## First-Order Methods

For simplicity, we first introduce the following common notations:

• $$J(\theta)$$: The objective function, which should be minimized w.r.t. $$\theta$$.
• $$g(\theta)$$: The gradient of $$J(\theta)$$, i.e., $$g(\theta) = \nabla J(\theta)$$.
• $$g_t$$: The abbrevation for $$g(\theta_t)$$.

One key difference between this article and that of (“An Overview of Gradient Descent Optimization Algorithms” 2016) is that, $$\eta$$ is applied on the whole delta when updating the parameters $$\theta_t$$, including the momentum term. This is because, practically, one may expect $$\eta$$ to be served as a direct constraint of how much the parameters $$\theta_t$$ are updated within each training step.

$\theta_{t+1} = \theta_t - \eta \, g_t$

### Momentum SGD

\begin{align} v_t &= \gamma \, v_{t-1} + g_t \\ \theta_{t+1} &= \theta_t - \eta \,v_t \end{align}

It converges generally faster than the naive stochastic gradient descent, due to the accumulated $$v_t$$ can help eliminate the unrelated directions of the gradient, and amplify the most related directions of the gradient. The ratio of amplification is roughly $$\frac{1}{1 - \gamma}$$.

### Nesterov Momentum SGD

\begin{align} v_t &= \gamma \,v_{t-1} + g(\theta_t - \eta\, \gamma \,v_{t-1}) \\ \theta_{t+1} &= \theta_t - \eta\, v_t \end{align}

#### Alternative Form

Dozat (2016) proposed to combine the two momentum steps into one, resulting in: \begin{align} v_t &= \gamma \, v_{t-1} + g_t \\ \theta_{t+1} &= \theta_t - \eta \, (\gamma \,v_t + g_t) \end{align} which may be more preferable in practice.

__Stored data__:

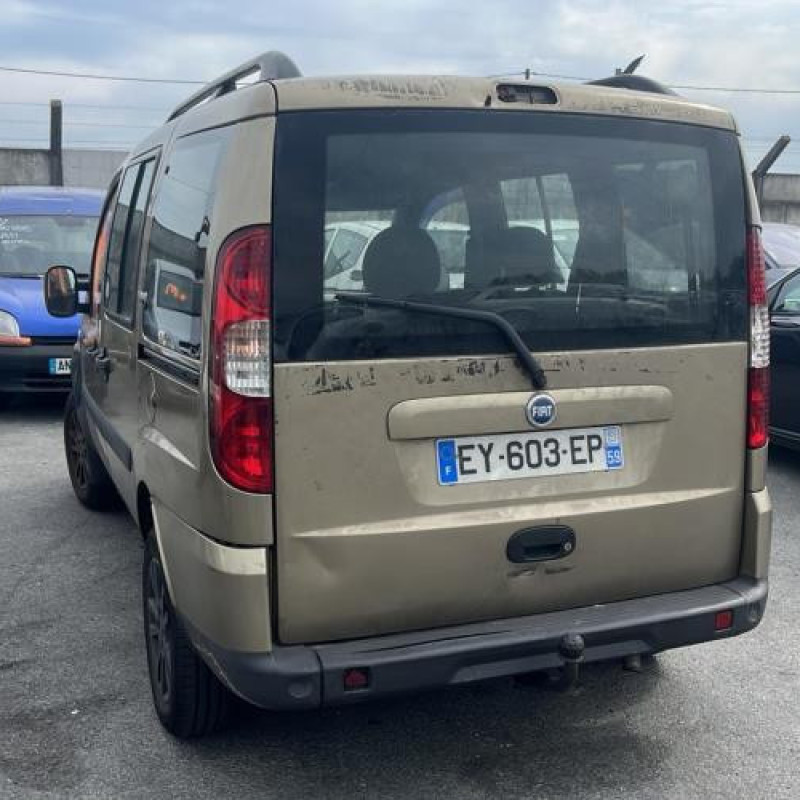 Bras essuie glace arriere FIAT DOBLO 1 Photo n°8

__Things to do__:
A) Answer these questions using the first-order methods text.
(i) What does J(θ) stand for?
(ii) In momentum SGD, roughly what is the ratio of amplification?
(iii) Who proposed combining the two momentum steps of Nesterov momentum SGD into one?
B) Rename "objective function" to "loss function" in the first-order methods text, and write out the passage from "For simplicity, we" to "each training step." with that change.

__Answers by item number__:
A)
(i) J(θ) is the objective function, which should be minimized with respect to θ.
(ii) The ratio of amplification is roughly 1/(1 − γ).
(iii) Dozat (2016) proposed combining the two momentum steps into one.

B)
For simplicity, we first introduce the following common notations:

• $$J(\theta)$$: The loss function, which should be minimized w.r.t. $$\theta$$.
• $$g(\theta)$$: The gradient of $$J(\theta)$$, i.e., $$g(\theta) = \nabla J(\theta)$$.
• $$g_t$$: The abbrevation for $$g(\theta_t)$$.

One key difference between this article and that of (“An Overview of Gradient Descent Optimization Algorithms” 2016) is that, $$\eta$$ is applied on the whole delta when updating the parameters $$\theta_t$$, including the momentum term. This is because, practically, one may expect $$\eta$$ to be served as a direct constraint of how much the parameters $$\theta_t$$ are updated within each training step.